隆起があまり目立たないものであれば、しみ、隆起が比較的大きいと認められる場合は角化症と診断されるようです。脂漏性角化症に対する薬用治療としては、ケミカルピーリングやレチノイドの外用があります。
これにより、脂漏性角化症の角化した皮膚の表面を削り取ることができます。レーザー治療の場合は、対象となる疣贅の厚さに応じてレーザー照射を繰り返す必要があります。厚みのある疣贅の場合、ロングパルスレーザーの方が治療回数を少なくすることができます。
液体窒素による凍結療法
局所組織に超低温を作用させ、その組織を破壊することを目的とした治療法をクライオセラピーといい、日本語では凍結療法あるいは冷凍凝固療法といいます。皮膚科では昔からドライアイス(雪状炭酸、-79度)を用いた雪状炭酸圧抵法が行われてきました。最近ではより簡便で適応範囲の広い液体窒素(-196度)を使用する方法が一般的になっています。
原理としては、組織を凍結壊死させるためには、組織を―20~-40度の低温にまで温度を下げる必要があります。このとき、急速な冷凍とゆっくりとした解凍が効率的な壊死のために重要です。このような凍結・融解のプロセスを3回以上繰り返すと、より完全に組織を壊死させることが可能です。
皮膚に液体窒素をあてるとチリチリとした痛みを感じますが我慢できないほどではありません。そのため、通常は麻酔を使わずに実施されます。術後は軽いやけどと同じ状態になるので、当日はひりひりとした痛みが続きます。しかし、翌日には痛みも引いています。大きな疣贅を治療した場合は数日間痛みが続くこともあるようです。
その場合には鎮痛剤が処方されます。実際の治療は液体窒素を浸した綿球を疣贅の頂点に接触させることで行われます。疣贅の周囲1,2mmまでが白く凍結したら綿球を話、自然に解凍するのを待ちます。
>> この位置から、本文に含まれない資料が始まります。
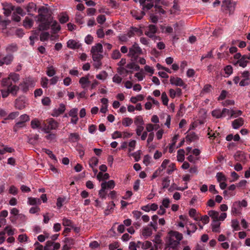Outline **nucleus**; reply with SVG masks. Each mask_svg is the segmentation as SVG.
<instances>
[{
    "label": "nucleus",
    "instance_id": "f257e3e1",
    "mask_svg": "<svg viewBox=\"0 0 250 250\" xmlns=\"http://www.w3.org/2000/svg\"><path fill=\"white\" fill-rule=\"evenodd\" d=\"M39 14L36 17L37 21L40 22L38 26L40 31L46 30L49 28L51 24V28L55 33L61 30V26L56 21L53 20L51 12L48 8L44 6H41L38 9Z\"/></svg>",
    "mask_w": 250,
    "mask_h": 250
},
{
    "label": "nucleus",
    "instance_id": "f03ea898",
    "mask_svg": "<svg viewBox=\"0 0 250 250\" xmlns=\"http://www.w3.org/2000/svg\"><path fill=\"white\" fill-rule=\"evenodd\" d=\"M168 235V241L166 242L165 246H168L173 250H177L180 244V241L183 238L182 234L178 231L171 230L169 232Z\"/></svg>",
    "mask_w": 250,
    "mask_h": 250
},
{
    "label": "nucleus",
    "instance_id": "7ed1b4c3",
    "mask_svg": "<svg viewBox=\"0 0 250 250\" xmlns=\"http://www.w3.org/2000/svg\"><path fill=\"white\" fill-rule=\"evenodd\" d=\"M103 49L101 43H98L95 45L93 46L91 49L93 61L102 60L103 58Z\"/></svg>",
    "mask_w": 250,
    "mask_h": 250
},
{
    "label": "nucleus",
    "instance_id": "20e7f679",
    "mask_svg": "<svg viewBox=\"0 0 250 250\" xmlns=\"http://www.w3.org/2000/svg\"><path fill=\"white\" fill-rule=\"evenodd\" d=\"M142 54V50L139 46L138 44L135 42L133 45L129 49L128 56L131 57V61H136L139 55Z\"/></svg>",
    "mask_w": 250,
    "mask_h": 250
},
{
    "label": "nucleus",
    "instance_id": "39448f33",
    "mask_svg": "<svg viewBox=\"0 0 250 250\" xmlns=\"http://www.w3.org/2000/svg\"><path fill=\"white\" fill-rule=\"evenodd\" d=\"M46 122L48 125H45L42 129L45 133H48L51 130L56 129L59 126V123L53 118L46 120Z\"/></svg>",
    "mask_w": 250,
    "mask_h": 250
},
{
    "label": "nucleus",
    "instance_id": "423d86ee",
    "mask_svg": "<svg viewBox=\"0 0 250 250\" xmlns=\"http://www.w3.org/2000/svg\"><path fill=\"white\" fill-rule=\"evenodd\" d=\"M147 30L145 32V34L150 38L155 39H159V37L156 36L154 34L157 32V28L156 25L150 24L147 27Z\"/></svg>",
    "mask_w": 250,
    "mask_h": 250
},
{
    "label": "nucleus",
    "instance_id": "0eeeda50",
    "mask_svg": "<svg viewBox=\"0 0 250 250\" xmlns=\"http://www.w3.org/2000/svg\"><path fill=\"white\" fill-rule=\"evenodd\" d=\"M61 245L59 243H54L52 241H47L46 245L44 247V250H57L60 248Z\"/></svg>",
    "mask_w": 250,
    "mask_h": 250
},
{
    "label": "nucleus",
    "instance_id": "6e6552de",
    "mask_svg": "<svg viewBox=\"0 0 250 250\" xmlns=\"http://www.w3.org/2000/svg\"><path fill=\"white\" fill-rule=\"evenodd\" d=\"M235 5L236 2L231 0H224L222 2V6L225 7L230 13L234 11Z\"/></svg>",
    "mask_w": 250,
    "mask_h": 250
},
{
    "label": "nucleus",
    "instance_id": "1a4fd4ad",
    "mask_svg": "<svg viewBox=\"0 0 250 250\" xmlns=\"http://www.w3.org/2000/svg\"><path fill=\"white\" fill-rule=\"evenodd\" d=\"M3 10H4L3 14L6 17L10 16L12 11L14 9V6L11 3H2Z\"/></svg>",
    "mask_w": 250,
    "mask_h": 250
},
{
    "label": "nucleus",
    "instance_id": "9d476101",
    "mask_svg": "<svg viewBox=\"0 0 250 250\" xmlns=\"http://www.w3.org/2000/svg\"><path fill=\"white\" fill-rule=\"evenodd\" d=\"M77 115L78 109L76 108L71 109L69 112V116L72 117L71 120V123L74 125H76L77 123L78 120Z\"/></svg>",
    "mask_w": 250,
    "mask_h": 250
},
{
    "label": "nucleus",
    "instance_id": "9b49d317",
    "mask_svg": "<svg viewBox=\"0 0 250 250\" xmlns=\"http://www.w3.org/2000/svg\"><path fill=\"white\" fill-rule=\"evenodd\" d=\"M154 2H149V3H147V4H145V3L143 5H142L143 6V10H149L151 9L154 5ZM141 16H134L135 17V19L137 20H141L142 19L143 17L146 14L145 12L144 11H141Z\"/></svg>",
    "mask_w": 250,
    "mask_h": 250
},
{
    "label": "nucleus",
    "instance_id": "f8f14e48",
    "mask_svg": "<svg viewBox=\"0 0 250 250\" xmlns=\"http://www.w3.org/2000/svg\"><path fill=\"white\" fill-rule=\"evenodd\" d=\"M170 83L172 84L180 86H182L185 84L184 82L181 78L172 76L170 77Z\"/></svg>",
    "mask_w": 250,
    "mask_h": 250
},
{
    "label": "nucleus",
    "instance_id": "ddd939ff",
    "mask_svg": "<svg viewBox=\"0 0 250 250\" xmlns=\"http://www.w3.org/2000/svg\"><path fill=\"white\" fill-rule=\"evenodd\" d=\"M67 46L69 48L76 49L79 48L81 44L75 40H69L67 42Z\"/></svg>",
    "mask_w": 250,
    "mask_h": 250
},
{
    "label": "nucleus",
    "instance_id": "4468645a",
    "mask_svg": "<svg viewBox=\"0 0 250 250\" xmlns=\"http://www.w3.org/2000/svg\"><path fill=\"white\" fill-rule=\"evenodd\" d=\"M26 10L28 15H33V13L37 10L36 5L33 2H30L26 6Z\"/></svg>",
    "mask_w": 250,
    "mask_h": 250
},
{
    "label": "nucleus",
    "instance_id": "2eb2a0df",
    "mask_svg": "<svg viewBox=\"0 0 250 250\" xmlns=\"http://www.w3.org/2000/svg\"><path fill=\"white\" fill-rule=\"evenodd\" d=\"M65 110V105L63 104H60V106L58 109L54 110L52 114L53 116H58L60 114L63 113Z\"/></svg>",
    "mask_w": 250,
    "mask_h": 250
},
{
    "label": "nucleus",
    "instance_id": "dca6fc26",
    "mask_svg": "<svg viewBox=\"0 0 250 250\" xmlns=\"http://www.w3.org/2000/svg\"><path fill=\"white\" fill-rule=\"evenodd\" d=\"M244 124V120L242 118H239L234 120L232 123V125L234 129H238Z\"/></svg>",
    "mask_w": 250,
    "mask_h": 250
},
{
    "label": "nucleus",
    "instance_id": "f3484780",
    "mask_svg": "<svg viewBox=\"0 0 250 250\" xmlns=\"http://www.w3.org/2000/svg\"><path fill=\"white\" fill-rule=\"evenodd\" d=\"M221 223L218 221H213L211 224L212 228V231L214 232H220V226Z\"/></svg>",
    "mask_w": 250,
    "mask_h": 250
},
{
    "label": "nucleus",
    "instance_id": "a211bd4d",
    "mask_svg": "<svg viewBox=\"0 0 250 250\" xmlns=\"http://www.w3.org/2000/svg\"><path fill=\"white\" fill-rule=\"evenodd\" d=\"M208 215L213 219V221H218L219 213L215 210H210L208 212Z\"/></svg>",
    "mask_w": 250,
    "mask_h": 250
},
{
    "label": "nucleus",
    "instance_id": "6ab92c4d",
    "mask_svg": "<svg viewBox=\"0 0 250 250\" xmlns=\"http://www.w3.org/2000/svg\"><path fill=\"white\" fill-rule=\"evenodd\" d=\"M248 62H249L246 58V55H244L241 59L237 61V63L239 64L240 66L245 67L247 66Z\"/></svg>",
    "mask_w": 250,
    "mask_h": 250
},
{
    "label": "nucleus",
    "instance_id": "aec40b11",
    "mask_svg": "<svg viewBox=\"0 0 250 250\" xmlns=\"http://www.w3.org/2000/svg\"><path fill=\"white\" fill-rule=\"evenodd\" d=\"M33 23V20L26 17L23 21V25L26 28L29 29L32 26Z\"/></svg>",
    "mask_w": 250,
    "mask_h": 250
},
{
    "label": "nucleus",
    "instance_id": "412c9836",
    "mask_svg": "<svg viewBox=\"0 0 250 250\" xmlns=\"http://www.w3.org/2000/svg\"><path fill=\"white\" fill-rule=\"evenodd\" d=\"M234 159L236 161H242L245 159L244 153L242 152H237L234 155Z\"/></svg>",
    "mask_w": 250,
    "mask_h": 250
},
{
    "label": "nucleus",
    "instance_id": "4be33fe9",
    "mask_svg": "<svg viewBox=\"0 0 250 250\" xmlns=\"http://www.w3.org/2000/svg\"><path fill=\"white\" fill-rule=\"evenodd\" d=\"M28 203L30 205H40L41 204L40 199L32 197L28 198Z\"/></svg>",
    "mask_w": 250,
    "mask_h": 250
},
{
    "label": "nucleus",
    "instance_id": "5701e85b",
    "mask_svg": "<svg viewBox=\"0 0 250 250\" xmlns=\"http://www.w3.org/2000/svg\"><path fill=\"white\" fill-rule=\"evenodd\" d=\"M152 234V229L148 227H145L143 229L142 235L146 238L150 236Z\"/></svg>",
    "mask_w": 250,
    "mask_h": 250
},
{
    "label": "nucleus",
    "instance_id": "b1692460",
    "mask_svg": "<svg viewBox=\"0 0 250 250\" xmlns=\"http://www.w3.org/2000/svg\"><path fill=\"white\" fill-rule=\"evenodd\" d=\"M14 59L13 55L12 54L7 55L5 57L2 59L3 62L4 64L7 65L9 64L13 61Z\"/></svg>",
    "mask_w": 250,
    "mask_h": 250
},
{
    "label": "nucleus",
    "instance_id": "393cba45",
    "mask_svg": "<svg viewBox=\"0 0 250 250\" xmlns=\"http://www.w3.org/2000/svg\"><path fill=\"white\" fill-rule=\"evenodd\" d=\"M1 84L2 86L7 87L8 88L12 86V82L9 77L4 78L1 81Z\"/></svg>",
    "mask_w": 250,
    "mask_h": 250
},
{
    "label": "nucleus",
    "instance_id": "a878e982",
    "mask_svg": "<svg viewBox=\"0 0 250 250\" xmlns=\"http://www.w3.org/2000/svg\"><path fill=\"white\" fill-rule=\"evenodd\" d=\"M185 150L183 149H179L178 151L177 160L179 162H182L185 159Z\"/></svg>",
    "mask_w": 250,
    "mask_h": 250
},
{
    "label": "nucleus",
    "instance_id": "bb28decb",
    "mask_svg": "<svg viewBox=\"0 0 250 250\" xmlns=\"http://www.w3.org/2000/svg\"><path fill=\"white\" fill-rule=\"evenodd\" d=\"M18 46L16 44L12 43L8 45L6 48V51L8 52H14L17 50Z\"/></svg>",
    "mask_w": 250,
    "mask_h": 250
},
{
    "label": "nucleus",
    "instance_id": "cd10ccee",
    "mask_svg": "<svg viewBox=\"0 0 250 250\" xmlns=\"http://www.w3.org/2000/svg\"><path fill=\"white\" fill-rule=\"evenodd\" d=\"M105 184H101V189L99 190V195L102 199H105L106 197V192H105Z\"/></svg>",
    "mask_w": 250,
    "mask_h": 250
},
{
    "label": "nucleus",
    "instance_id": "c85d7f7f",
    "mask_svg": "<svg viewBox=\"0 0 250 250\" xmlns=\"http://www.w3.org/2000/svg\"><path fill=\"white\" fill-rule=\"evenodd\" d=\"M80 138V136L78 133H72L70 134L69 140L72 142H75L78 141Z\"/></svg>",
    "mask_w": 250,
    "mask_h": 250
},
{
    "label": "nucleus",
    "instance_id": "c756f323",
    "mask_svg": "<svg viewBox=\"0 0 250 250\" xmlns=\"http://www.w3.org/2000/svg\"><path fill=\"white\" fill-rule=\"evenodd\" d=\"M9 91L10 92V93L13 96H16L17 94V92L20 89V87L19 86H18L17 85H13V86H11L10 87H9Z\"/></svg>",
    "mask_w": 250,
    "mask_h": 250
},
{
    "label": "nucleus",
    "instance_id": "7c9ffc66",
    "mask_svg": "<svg viewBox=\"0 0 250 250\" xmlns=\"http://www.w3.org/2000/svg\"><path fill=\"white\" fill-rule=\"evenodd\" d=\"M212 115L216 118L223 117V111L220 109H216L212 111Z\"/></svg>",
    "mask_w": 250,
    "mask_h": 250
},
{
    "label": "nucleus",
    "instance_id": "2f4dec72",
    "mask_svg": "<svg viewBox=\"0 0 250 250\" xmlns=\"http://www.w3.org/2000/svg\"><path fill=\"white\" fill-rule=\"evenodd\" d=\"M25 126V123H24L23 122L19 121L14 125V126L13 127V130H14V131L16 132L19 128L23 127Z\"/></svg>",
    "mask_w": 250,
    "mask_h": 250
},
{
    "label": "nucleus",
    "instance_id": "473e14b6",
    "mask_svg": "<svg viewBox=\"0 0 250 250\" xmlns=\"http://www.w3.org/2000/svg\"><path fill=\"white\" fill-rule=\"evenodd\" d=\"M79 83L82 85V87L84 88L85 87V84L86 83H89L90 81L88 80L87 76H86L82 77L80 79Z\"/></svg>",
    "mask_w": 250,
    "mask_h": 250
},
{
    "label": "nucleus",
    "instance_id": "72a5a7b5",
    "mask_svg": "<svg viewBox=\"0 0 250 250\" xmlns=\"http://www.w3.org/2000/svg\"><path fill=\"white\" fill-rule=\"evenodd\" d=\"M41 123L37 119H35L31 121V126L33 129H36L40 127Z\"/></svg>",
    "mask_w": 250,
    "mask_h": 250
},
{
    "label": "nucleus",
    "instance_id": "f704fd0d",
    "mask_svg": "<svg viewBox=\"0 0 250 250\" xmlns=\"http://www.w3.org/2000/svg\"><path fill=\"white\" fill-rule=\"evenodd\" d=\"M15 107L16 108L21 110L25 107V105L22 101L17 99L15 101Z\"/></svg>",
    "mask_w": 250,
    "mask_h": 250
},
{
    "label": "nucleus",
    "instance_id": "c9c22d12",
    "mask_svg": "<svg viewBox=\"0 0 250 250\" xmlns=\"http://www.w3.org/2000/svg\"><path fill=\"white\" fill-rule=\"evenodd\" d=\"M134 123L136 126L142 125L144 124L143 118L141 116H138L135 117L134 120Z\"/></svg>",
    "mask_w": 250,
    "mask_h": 250
},
{
    "label": "nucleus",
    "instance_id": "e433bc0d",
    "mask_svg": "<svg viewBox=\"0 0 250 250\" xmlns=\"http://www.w3.org/2000/svg\"><path fill=\"white\" fill-rule=\"evenodd\" d=\"M8 77L10 78V79L11 80H12V81L14 82V83H16L17 82H18L20 80V76L19 74H16L15 73H10L9 76H8Z\"/></svg>",
    "mask_w": 250,
    "mask_h": 250
},
{
    "label": "nucleus",
    "instance_id": "4c0bfd02",
    "mask_svg": "<svg viewBox=\"0 0 250 250\" xmlns=\"http://www.w3.org/2000/svg\"><path fill=\"white\" fill-rule=\"evenodd\" d=\"M133 123L132 120L129 118L126 117L123 119L122 121V124L125 126H128L130 125Z\"/></svg>",
    "mask_w": 250,
    "mask_h": 250
},
{
    "label": "nucleus",
    "instance_id": "58836bf2",
    "mask_svg": "<svg viewBox=\"0 0 250 250\" xmlns=\"http://www.w3.org/2000/svg\"><path fill=\"white\" fill-rule=\"evenodd\" d=\"M162 188L163 189L167 188L170 185V180L168 177H165L162 180Z\"/></svg>",
    "mask_w": 250,
    "mask_h": 250
},
{
    "label": "nucleus",
    "instance_id": "ea45409f",
    "mask_svg": "<svg viewBox=\"0 0 250 250\" xmlns=\"http://www.w3.org/2000/svg\"><path fill=\"white\" fill-rule=\"evenodd\" d=\"M102 184H105V188L112 189L115 187V182L113 180H110L107 182H104Z\"/></svg>",
    "mask_w": 250,
    "mask_h": 250
},
{
    "label": "nucleus",
    "instance_id": "a19ab883",
    "mask_svg": "<svg viewBox=\"0 0 250 250\" xmlns=\"http://www.w3.org/2000/svg\"><path fill=\"white\" fill-rule=\"evenodd\" d=\"M42 151L46 153L51 158L54 160L56 162H57V159L56 156L53 154L52 151L46 148H43Z\"/></svg>",
    "mask_w": 250,
    "mask_h": 250
},
{
    "label": "nucleus",
    "instance_id": "79ce46f5",
    "mask_svg": "<svg viewBox=\"0 0 250 250\" xmlns=\"http://www.w3.org/2000/svg\"><path fill=\"white\" fill-rule=\"evenodd\" d=\"M98 163V159L95 157H92L89 161V166L93 168L94 166H96Z\"/></svg>",
    "mask_w": 250,
    "mask_h": 250
},
{
    "label": "nucleus",
    "instance_id": "37998d69",
    "mask_svg": "<svg viewBox=\"0 0 250 250\" xmlns=\"http://www.w3.org/2000/svg\"><path fill=\"white\" fill-rule=\"evenodd\" d=\"M69 20V17L66 14H62L60 18H59V21L61 23H64L68 21Z\"/></svg>",
    "mask_w": 250,
    "mask_h": 250
},
{
    "label": "nucleus",
    "instance_id": "c03bdc74",
    "mask_svg": "<svg viewBox=\"0 0 250 250\" xmlns=\"http://www.w3.org/2000/svg\"><path fill=\"white\" fill-rule=\"evenodd\" d=\"M186 139L190 142L193 141L197 139V136L194 132L188 134L186 136Z\"/></svg>",
    "mask_w": 250,
    "mask_h": 250
},
{
    "label": "nucleus",
    "instance_id": "a18cd8bd",
    "mask_svg": "<svg viewBox=\"0 0 250 250\" xmlns=\"http://www.w3.org/2000/svg\"><path fill=\"white\" fill-rule=\"evenodd\" d=\"M217 181L219 183L226 181V178L222 172H218L216 174Z\"/></svg>",
    "mask_w": 250,
    "mask_h": 250
},
{
    "label": "nucleus",
    "instance_id": "49530a36",
    "mask_svg": "<svg viewBox=\"0 0 250 250\" xmlns=\"http://www.w3.org/2000/svg\"><path fill=\"white\" fill-rule=\"evenodd\" d=\"M161 99L163 104L165 105H167L168 102V98L166 92H163L161 95Z\"/></svg>",
    "mask_w": 250,
    "mask_h": 250
},
{
    "label": "nucleus",
    "instance_id": "de8ad7c7",
    "mask_svg": "<svg viewBox=\"0 0 250 250\" xmlns=\"http://www.w3.org/2000/svg\"><path fill=\"white\" fill-rule=\"evenodd\" d=\"M20 86L23 92H26L28 90V83L26 82H23L21 83Z\"/></svg>",
    "mask_w": 250,
    "mask_h": 250
},
{
    "label": "nucleus",
    "instance_id": "09e8293b",
    "mask_svg": "<svg viewBox=\"0 0 250 250\" xmlns=\"http://www.w3.org/2000/svg\"><path fill=\"white\" fill-rule=\"evenodd\" d=\"M56 73V71L53 66H50L47 68L46 74L49 77L53 76Z\"/></svg>",
    "mask_w": 250,
    "mask_h": 250
},
{
    "label": "nucleus",
    "instance_id": "8fccbe9b",
    "mask_svg": "<svg viewBox=\"0 0 250 250\" xmlns=\"http://www.w3.org/2000/svg\"><path fill=\"white\" fill-rule=\"evenodd\" d=\"M242 113V112L241 110H234L233 109H231V114L230 118H236L240 116Z\"/></svg>",
    "mask_w": 250,
    "mask_h": 250
},
{
    "label": "nucleus",
    "instance_id": "3c124183",
    "mask_svg": "<svg viewBox=\"0 0 250 250\" xmlns=\"http://www.w3.org/2000/svg\"><path fill=\"white\" fill-rule=\"evenodd\" d=\"M235 206H238L239 208L241 207H246L247 206V202L245 200H243L241 201H237L234 202Z\"/></svg>",
    "mask_w": 250,
    "mask_h": 250
},
{
    "label": "nucleus",
    "instance_id": "603ef678",
    "mask_svg": "<svg viewBox=\"0 0 250 250\" xmlns=\"http://www.w3.org/2000/svg\"><path fill=\"white\" fill-rule=\"evenodd\" d=\"M154 8L155 9V13H158L162 14H166V11L162 8L161 6L157 4H155Z\"/></svg>",
    "mask_w": 250,
    "mask_h": 250
},
{
    "label": "nucleus",
    "instance_id": "864d4df0",
    "mask_svg": "<svg viewBox=\"0 0 250 250\" xmlns=\"http://www.w3.org/2000/svg\"><path fill=\"white\" fill-rule=\"evenodd\" d=\"M83 17L80 13H77L76 15L75 20L77 23L82 24L84 23L83 21Z\"/></svg>",
    "mask_w": 250,
    "mask_h": 250
},
{
    "label": "nucleus",
    "instance_id": "5fc2aeb1",
    "mask_svg": "<svg viewBox=\"0 0 250 250\" xmlns=\"http://www.w3.org/2000/svg\"><path fill=\"white\" fill-rule=\"evenodd\" d=\"M121 56V54L118 50H115L113 51L111 57L113 59H119Z\"/></svg>",
    "mask_w": 250,
    "mask_h": 250
},
{
    "label": "nucleus",
    "instance_id": "6e6d98bb",
    "mask_svg": "<svg viewBox=\"0 0 250 250\" xmlns=\"http://www.w3.org/2000/svg\"><path fill=\"white\" fill-rule=\"evenodd\" d=\"M231 227L234 230H238L240 229L239 222L237 220H232L231 221Z\"/></svg>",
    "mask_w": 250,
    "mask_h": 250
},
{
    "label": "nucleus",
    "instance_id": "4d7b16f0",
    "mask_svg": "<svg viewBox=\"0 0 250 250\" xmlns=\"http://www.w3.org/2000/svg\"><path fill=\"white\" fill-rule=\"evenodd\" d=\"M156 244H161L162 243V240L161 239V234L158 233L155 236L154 239L152 240Z\"/></svg>",
    "mask_w": 250,
    "mask_h": 250
},
{
    "label": "nucleus",
    "instance_id": "13d9d810",
    "mask_svg": "<svg viewBox=\"0 0 250 250\" xmlns=\"http://www.w3.org/2000/svg\"><path fill=\"white\" fill-rule=\"evenodd\" d=\"M152 243L150 241H146L142 244V248L143 250H147L151 247Z\"/></svg>",
    "mask_w": 250,
    "mask_h": 250
},
{
    "label": "nucleus",
    "instance_id": "bf43d9fd",
    "mask_svg": "<svg viewBox=\"0 0 250 250\" xmlns=\"http://www.w3.org/2000/svg\"><path fill=\"white\" fill-rule=\"evenodd\" d=\"M175 169L176 168L175 164L171 163L168 166V169H167V173L168 174H171Z\"/></svg>",
    "mask_w": 250,
    "mask_h": 250
},
{
    "label": "nucleus",
    "instance_id": "052dcab7",
    "mask_svg": "<svg viewBox=\"0 0 250 250\" xmlns=\"http://www.w3.org/2000/svg\"><path fill=\"white\" fill-rule=\"evenodd\" d=\"M141 153V151L139 150L138 151L131 154V155L134 158L136 162L139 161V160L140 159Z\"/></svg>",
    "mask_w": 250,
    "mask_h": 250
},
{
    "label": "nucleus",
    "instance_id": "680f3d73",
    "mask_svg": "<svg viewBox=\"0 0 250 250\" xmlns=\"http://www.w3.org/2000/svg\"><path fill=\"white\" fill-rule=\"evenodd\" d=\"M19 115V112H13L10 113L7 118H6L5 119H10V120H13L15 118H16L17 117H18Z\"/></svg>",
    "mask_w": 250,
    "mask_h": 250
},
{
    "label": "nucleus",
    "instance_id": "e2e57ef3",
    "mask_svg": "<svg viewBox=\"0 0 250 250\" xmlns=\"http://www.w3.org/2000/svg\"><path fill=\"white\" fill-rule=\"evenodd\" d=\"M49 37V34L48 32H43L40 35V40L45 41L48 40Z\"/></svg>",
    "mask_w": 250,
    "mask_h": 250
},
{
    "label": "nucleus",
    "instance_id": "0e129e2a",
    "mask_svg": "<svg viewBox=\"0 0 250 250\" xmlns=\"http://www.w3.org/2000/svg\"><path fill=\"white\" fill-rule=\"evenodd\" d=\"M4 230L7 231V234L9 236H12L14 234V229H11L10 226H7L4 228Z\"/></svg>",
    "mask_w": 250,
    "mask_h": 250
},
{
    "label": "nucleus",
    "instance_id": "69168bd1",
    "mask_svg": "<svg viewBox=\"0 0 250 250\" xmlns=\"http://www.w3.org/2000/svg\"><path fill=\"white\" fill-rule=\"evenodd\" d=\"M106 20L104 15H101L98 16L97 18V22L100 24H103Z\"/></svg>",
    "mask_w": 250,
    "mask_h": 250
},
{
    "label": "nucleus",
    "instance_id": "338daca9",
    "mask_svg": "<svg viewBox=\"0 0 250 250\" xmlns=\"http://www.w3.org/2000/svg\"><path fill=\"white\" fill-rule=\"evenodd\" d=\"M224 71L227 75H230L232 73V67L231 65H227L225 67Z\"/></svg>",
    "mask_w": 250,
    "mask_h": 250
},
{
    "label": "nucleus",
    "instance_id": "774afa93",
    "mask_svg": "<svg viewBox=\"0 0 250 250\" xmlns=\"http://www.w3.org/2000/svg\"><path fill=\"white\" fill-rule=\"evenodd\" d=\"M28 237L26 234H21L18 237V240L20 242H26L27 241Z\"/></svg>",
    "mask_w": 250,
    "mask_h": 250
}]
</instances>
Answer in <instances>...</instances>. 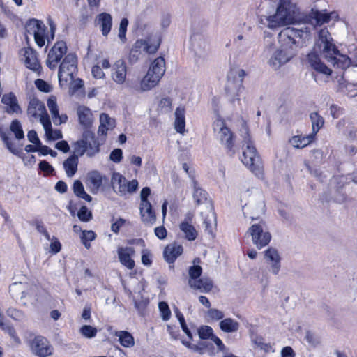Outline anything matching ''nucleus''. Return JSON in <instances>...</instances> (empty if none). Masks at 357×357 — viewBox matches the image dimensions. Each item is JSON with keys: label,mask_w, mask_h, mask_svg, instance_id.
Listing matches in <instances>:
<instances>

この凍結・融解のサイクルを2,3回繰り返します。小さい疣贅は一回の治療でとれることがしばしばあります。ただ、複数回の治療が必要なケースが多いです。
脂漏性角化症による疣贅は通常の疣贅よりも治療に対する反応がよいので、治療回数は少なくてもすむことが多いです。だいたい1cm以下の脂漏性角化症であれば、1,2回の治療ですべてとってしまうことが可能です。